Con Paco Cerdá recorrimos las calles de Aras de los Olmos, el último pueblo serrano antes del Rincón. Y hablamos con el maestro de escuela Paco Moreno. Conozco a Paco desde hace no sé cuántos años. Llegó a Aras de maestro desde San Clemente, su pueblo de Cuenca. Y allí se quedó. Llevaba a los críos a recorrer los montes, el método Freinet de la enseñanza, cómo la gente de Aras lo miraba al principio de reojo. Ahora es uno de los más entendidos en el cultivo de la almendra, del secano en general. Se jubiló y sigue en el pueblo. Un pozo de sabiduría, si me permiten ustedes ponerme un poco cursi. Un deslumbramiento para Paco Cerdá cuando conoció al hombre de la boina, que es para él un símbolo de quienes habitan, físicamente y desde su conciencia de resistentes, los crueles inviernos de tierra adentro. Y un poco antes, en la plaza, Manolo Cubell, Noli para los amigos, que fue alcalde de Aras y ahora alguacil, nos cuenta la historia centenaria del olmo que da nombre al pueblo. Lo cortaron por una enfermedad. Y la gente lloraba ese día como si la estuvieran dejando sin una parte importante de su propia vida.

Vuelvo al principio de este recorrido por la belleza de la despoblación. No sé si hay futuro o no para esta Laponia celtibérica. Lo que sé es que sigue habiendo gente que, a pesar de los cantos de sirena que llegan de un futuro inexistente fuera de nuestra tierra, hemos decidido vivir aquí en vez de en esos otros sitios donde prometen engañosamente atar los perros con longanizas. Como no supiéramos que en ningún sitio atan los perros con longanizas.

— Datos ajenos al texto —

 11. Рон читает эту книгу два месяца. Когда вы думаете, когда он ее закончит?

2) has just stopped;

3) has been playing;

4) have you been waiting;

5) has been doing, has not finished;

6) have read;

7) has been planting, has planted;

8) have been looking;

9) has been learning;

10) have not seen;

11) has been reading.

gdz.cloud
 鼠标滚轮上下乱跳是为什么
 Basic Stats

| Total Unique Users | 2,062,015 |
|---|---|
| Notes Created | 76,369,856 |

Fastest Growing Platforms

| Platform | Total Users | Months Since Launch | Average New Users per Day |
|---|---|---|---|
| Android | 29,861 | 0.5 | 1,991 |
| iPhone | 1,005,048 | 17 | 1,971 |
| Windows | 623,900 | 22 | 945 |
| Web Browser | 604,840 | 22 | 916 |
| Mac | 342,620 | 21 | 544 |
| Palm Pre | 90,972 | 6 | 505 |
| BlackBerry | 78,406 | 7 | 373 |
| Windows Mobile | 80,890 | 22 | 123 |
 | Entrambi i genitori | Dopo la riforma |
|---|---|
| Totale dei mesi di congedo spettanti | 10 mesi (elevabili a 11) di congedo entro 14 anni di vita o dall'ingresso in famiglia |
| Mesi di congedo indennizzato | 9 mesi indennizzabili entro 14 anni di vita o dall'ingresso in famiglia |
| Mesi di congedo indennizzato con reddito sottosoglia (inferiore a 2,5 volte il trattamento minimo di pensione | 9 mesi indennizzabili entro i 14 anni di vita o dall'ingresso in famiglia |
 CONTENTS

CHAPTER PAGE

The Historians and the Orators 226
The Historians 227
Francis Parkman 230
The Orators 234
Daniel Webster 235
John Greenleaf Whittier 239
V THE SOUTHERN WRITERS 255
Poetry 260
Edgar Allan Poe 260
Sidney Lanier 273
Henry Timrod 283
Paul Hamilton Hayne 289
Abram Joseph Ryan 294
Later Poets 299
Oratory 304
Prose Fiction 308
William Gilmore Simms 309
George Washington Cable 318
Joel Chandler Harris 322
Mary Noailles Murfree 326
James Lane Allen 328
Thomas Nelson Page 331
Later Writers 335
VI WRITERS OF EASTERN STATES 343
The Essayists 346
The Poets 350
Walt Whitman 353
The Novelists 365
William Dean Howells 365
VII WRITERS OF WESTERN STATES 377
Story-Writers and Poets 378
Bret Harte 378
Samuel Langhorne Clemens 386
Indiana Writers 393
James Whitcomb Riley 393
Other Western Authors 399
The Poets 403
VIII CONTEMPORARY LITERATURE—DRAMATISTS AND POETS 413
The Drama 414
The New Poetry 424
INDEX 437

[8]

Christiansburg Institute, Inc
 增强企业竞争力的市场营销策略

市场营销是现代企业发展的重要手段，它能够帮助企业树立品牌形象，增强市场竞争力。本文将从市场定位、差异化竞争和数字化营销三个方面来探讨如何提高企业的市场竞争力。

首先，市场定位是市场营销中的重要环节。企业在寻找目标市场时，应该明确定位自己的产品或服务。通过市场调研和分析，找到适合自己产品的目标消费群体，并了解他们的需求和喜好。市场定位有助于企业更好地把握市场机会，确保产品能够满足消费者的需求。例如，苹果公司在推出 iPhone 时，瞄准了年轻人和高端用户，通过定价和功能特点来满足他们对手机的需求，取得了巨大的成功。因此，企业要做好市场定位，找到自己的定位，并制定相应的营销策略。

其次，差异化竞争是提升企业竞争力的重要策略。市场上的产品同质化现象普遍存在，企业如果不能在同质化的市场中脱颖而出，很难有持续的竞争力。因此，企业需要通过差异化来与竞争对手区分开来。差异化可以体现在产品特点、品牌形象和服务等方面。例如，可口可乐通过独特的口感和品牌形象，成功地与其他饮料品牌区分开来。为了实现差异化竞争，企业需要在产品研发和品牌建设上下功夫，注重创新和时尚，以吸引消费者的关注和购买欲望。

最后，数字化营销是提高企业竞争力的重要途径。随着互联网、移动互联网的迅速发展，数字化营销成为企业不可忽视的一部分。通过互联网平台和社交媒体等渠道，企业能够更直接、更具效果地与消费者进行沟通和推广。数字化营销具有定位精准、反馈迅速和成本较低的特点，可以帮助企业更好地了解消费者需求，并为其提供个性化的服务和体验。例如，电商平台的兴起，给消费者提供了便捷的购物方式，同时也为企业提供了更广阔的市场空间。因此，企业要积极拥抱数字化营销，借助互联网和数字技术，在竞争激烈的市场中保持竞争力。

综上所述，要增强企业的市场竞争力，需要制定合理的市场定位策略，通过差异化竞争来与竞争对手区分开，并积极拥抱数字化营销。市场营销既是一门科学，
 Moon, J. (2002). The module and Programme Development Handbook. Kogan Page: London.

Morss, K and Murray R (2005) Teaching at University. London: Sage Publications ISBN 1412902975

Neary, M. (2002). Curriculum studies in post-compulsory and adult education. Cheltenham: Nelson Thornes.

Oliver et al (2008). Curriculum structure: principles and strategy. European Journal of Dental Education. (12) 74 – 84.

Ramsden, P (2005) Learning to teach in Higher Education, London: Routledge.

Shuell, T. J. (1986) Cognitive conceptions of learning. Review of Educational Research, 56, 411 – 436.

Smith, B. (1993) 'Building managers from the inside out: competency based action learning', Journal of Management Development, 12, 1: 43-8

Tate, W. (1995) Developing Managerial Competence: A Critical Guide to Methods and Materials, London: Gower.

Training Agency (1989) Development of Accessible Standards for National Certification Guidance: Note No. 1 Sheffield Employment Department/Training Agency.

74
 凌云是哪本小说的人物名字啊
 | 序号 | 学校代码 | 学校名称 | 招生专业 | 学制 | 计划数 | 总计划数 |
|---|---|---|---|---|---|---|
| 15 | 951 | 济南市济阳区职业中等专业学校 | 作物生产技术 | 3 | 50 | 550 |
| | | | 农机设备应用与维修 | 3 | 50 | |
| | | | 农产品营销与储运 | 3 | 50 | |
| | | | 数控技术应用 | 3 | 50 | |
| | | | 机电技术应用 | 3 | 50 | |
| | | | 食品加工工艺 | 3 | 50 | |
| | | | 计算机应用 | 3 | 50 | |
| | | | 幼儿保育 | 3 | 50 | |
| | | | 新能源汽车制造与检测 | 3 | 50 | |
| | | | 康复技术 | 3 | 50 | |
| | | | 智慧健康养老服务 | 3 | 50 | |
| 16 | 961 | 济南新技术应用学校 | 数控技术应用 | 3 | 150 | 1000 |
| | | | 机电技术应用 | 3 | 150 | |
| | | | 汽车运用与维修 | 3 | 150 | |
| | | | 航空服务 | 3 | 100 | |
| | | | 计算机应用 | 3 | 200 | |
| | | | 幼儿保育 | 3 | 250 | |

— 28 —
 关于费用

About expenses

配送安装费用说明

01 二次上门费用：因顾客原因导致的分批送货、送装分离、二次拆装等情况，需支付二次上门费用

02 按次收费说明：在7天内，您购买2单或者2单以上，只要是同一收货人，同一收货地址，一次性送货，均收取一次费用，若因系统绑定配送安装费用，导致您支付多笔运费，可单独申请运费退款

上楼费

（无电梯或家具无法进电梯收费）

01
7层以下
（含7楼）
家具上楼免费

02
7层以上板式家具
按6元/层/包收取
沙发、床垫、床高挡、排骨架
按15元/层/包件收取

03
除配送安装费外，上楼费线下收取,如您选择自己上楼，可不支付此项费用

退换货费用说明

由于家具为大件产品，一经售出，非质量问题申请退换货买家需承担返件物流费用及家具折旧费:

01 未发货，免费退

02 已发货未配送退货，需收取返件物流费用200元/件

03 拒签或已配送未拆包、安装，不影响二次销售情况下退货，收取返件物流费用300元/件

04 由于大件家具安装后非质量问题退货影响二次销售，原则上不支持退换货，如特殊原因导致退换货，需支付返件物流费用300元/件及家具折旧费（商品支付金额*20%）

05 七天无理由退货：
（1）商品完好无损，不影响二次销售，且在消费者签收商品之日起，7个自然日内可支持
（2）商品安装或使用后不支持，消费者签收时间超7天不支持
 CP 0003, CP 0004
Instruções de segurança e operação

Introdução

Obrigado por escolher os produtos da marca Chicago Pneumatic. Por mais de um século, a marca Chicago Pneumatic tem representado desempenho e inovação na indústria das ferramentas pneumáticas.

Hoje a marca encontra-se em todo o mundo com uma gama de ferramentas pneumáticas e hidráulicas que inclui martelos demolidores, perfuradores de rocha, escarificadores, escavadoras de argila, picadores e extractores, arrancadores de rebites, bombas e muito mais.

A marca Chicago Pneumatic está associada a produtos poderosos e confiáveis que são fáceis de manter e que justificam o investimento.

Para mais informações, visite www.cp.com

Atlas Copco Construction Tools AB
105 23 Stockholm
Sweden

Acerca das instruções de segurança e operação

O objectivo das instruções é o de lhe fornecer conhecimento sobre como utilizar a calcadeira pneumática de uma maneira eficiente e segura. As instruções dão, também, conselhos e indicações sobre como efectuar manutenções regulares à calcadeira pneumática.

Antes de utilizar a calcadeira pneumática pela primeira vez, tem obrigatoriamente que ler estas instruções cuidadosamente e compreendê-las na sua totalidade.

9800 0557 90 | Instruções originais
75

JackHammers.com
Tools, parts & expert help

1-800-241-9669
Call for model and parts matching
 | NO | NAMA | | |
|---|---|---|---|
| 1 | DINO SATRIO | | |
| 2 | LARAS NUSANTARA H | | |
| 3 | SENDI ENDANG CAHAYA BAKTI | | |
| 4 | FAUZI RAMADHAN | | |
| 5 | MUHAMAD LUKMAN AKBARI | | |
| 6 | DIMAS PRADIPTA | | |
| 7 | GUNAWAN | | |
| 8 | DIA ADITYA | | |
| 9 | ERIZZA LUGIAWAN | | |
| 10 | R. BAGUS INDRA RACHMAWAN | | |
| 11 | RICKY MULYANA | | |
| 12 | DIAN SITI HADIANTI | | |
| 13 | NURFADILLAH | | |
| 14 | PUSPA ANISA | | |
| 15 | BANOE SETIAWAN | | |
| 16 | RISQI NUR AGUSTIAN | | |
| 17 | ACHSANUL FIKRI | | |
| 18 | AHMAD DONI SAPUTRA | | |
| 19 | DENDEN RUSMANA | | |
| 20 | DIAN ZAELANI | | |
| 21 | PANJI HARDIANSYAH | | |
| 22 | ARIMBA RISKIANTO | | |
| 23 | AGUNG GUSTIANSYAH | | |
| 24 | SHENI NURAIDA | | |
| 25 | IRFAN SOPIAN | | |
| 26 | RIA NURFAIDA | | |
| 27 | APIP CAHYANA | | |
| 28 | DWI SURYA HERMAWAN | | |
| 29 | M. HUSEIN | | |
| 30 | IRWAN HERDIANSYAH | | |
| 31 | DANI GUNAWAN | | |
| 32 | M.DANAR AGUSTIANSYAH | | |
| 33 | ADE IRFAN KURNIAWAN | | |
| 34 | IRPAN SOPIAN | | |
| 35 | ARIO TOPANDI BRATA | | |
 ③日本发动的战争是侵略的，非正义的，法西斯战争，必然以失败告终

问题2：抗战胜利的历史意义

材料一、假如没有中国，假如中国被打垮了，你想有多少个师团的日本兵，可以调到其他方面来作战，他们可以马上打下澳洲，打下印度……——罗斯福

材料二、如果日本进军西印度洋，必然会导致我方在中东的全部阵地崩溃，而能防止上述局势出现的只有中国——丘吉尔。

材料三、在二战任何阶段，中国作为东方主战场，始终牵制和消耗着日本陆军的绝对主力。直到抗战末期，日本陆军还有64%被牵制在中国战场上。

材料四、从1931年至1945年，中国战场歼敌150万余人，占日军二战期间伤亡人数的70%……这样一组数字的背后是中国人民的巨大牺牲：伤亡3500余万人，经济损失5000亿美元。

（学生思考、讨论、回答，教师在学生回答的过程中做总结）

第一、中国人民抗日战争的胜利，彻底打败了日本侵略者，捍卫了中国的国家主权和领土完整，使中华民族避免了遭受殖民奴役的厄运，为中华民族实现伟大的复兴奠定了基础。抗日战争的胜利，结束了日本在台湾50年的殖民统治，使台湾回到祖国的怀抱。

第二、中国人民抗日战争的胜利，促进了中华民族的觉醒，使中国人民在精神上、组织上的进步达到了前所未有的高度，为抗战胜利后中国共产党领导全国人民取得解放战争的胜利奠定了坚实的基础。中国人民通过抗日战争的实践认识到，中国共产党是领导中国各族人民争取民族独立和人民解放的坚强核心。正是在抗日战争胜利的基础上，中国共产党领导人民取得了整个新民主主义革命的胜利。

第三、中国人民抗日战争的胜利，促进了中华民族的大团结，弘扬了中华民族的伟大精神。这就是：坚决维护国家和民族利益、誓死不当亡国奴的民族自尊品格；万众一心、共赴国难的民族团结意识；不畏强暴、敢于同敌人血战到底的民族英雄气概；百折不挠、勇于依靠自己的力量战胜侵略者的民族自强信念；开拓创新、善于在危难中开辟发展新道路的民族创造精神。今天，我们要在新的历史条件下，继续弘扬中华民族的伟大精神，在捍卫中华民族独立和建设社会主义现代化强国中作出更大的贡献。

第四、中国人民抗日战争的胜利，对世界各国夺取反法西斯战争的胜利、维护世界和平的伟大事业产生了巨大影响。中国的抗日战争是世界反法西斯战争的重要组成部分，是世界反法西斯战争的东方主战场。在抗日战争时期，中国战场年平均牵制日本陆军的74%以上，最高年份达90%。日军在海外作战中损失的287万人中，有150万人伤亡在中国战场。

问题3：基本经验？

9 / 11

Y acabo este itinerario -acompañado por Los últimos, ese libro imprescindible- con las palabras de Juanito, uno de los diez o doce habitantes de Sesga, aldea del Rincón de Ademuz. Tiene setenta y siete años. Sólo salió de aquí para hacer la mili en Ceuta. Sus hermanos se fueron a Francia y el Port de Sagunt. Pero él ya no se movió de Sesga. Y no titubea ni un segundo para decir lo que dice: “Yo nunca me he ido. ¿Valencia? Me gusta mucho, pero yo no soy para estar bajo amo. No soy para trabajar en un sitio del que te despachen por llegar tarde y adonde no puedes ni hacer la siesta. No, en amo no. Yo aquí he estado siempre libre”. La libertad que siempre será lo que intuyamos al final de una resistencia que nadie ni nada nos va a arrebatar nunca. Somos ocho habitantes por cada 140 campos de fútbol. Salimos a pocos messis por kilómetros y kilómetros de monte. Pero aquí seguimos. Lejos de esa política -de izquierdas o derechas, qué importa en este caso- que nos quiere vender, como si aquí nos chupásemos el dedo, la moto escacharrada de un futuro para el mundo rural que sólo existe en sus proclamas electorales. Y después de esas proclamas, nada, absolutamente nada. Que esos políticos -de izquierdas o derechas, qué más da- sepan que nosotros sabemos la diferencia que hay entre lo que prometen sobre lo rural y lo que luego hacen. Que lo sepan al menos. Que lo sepan.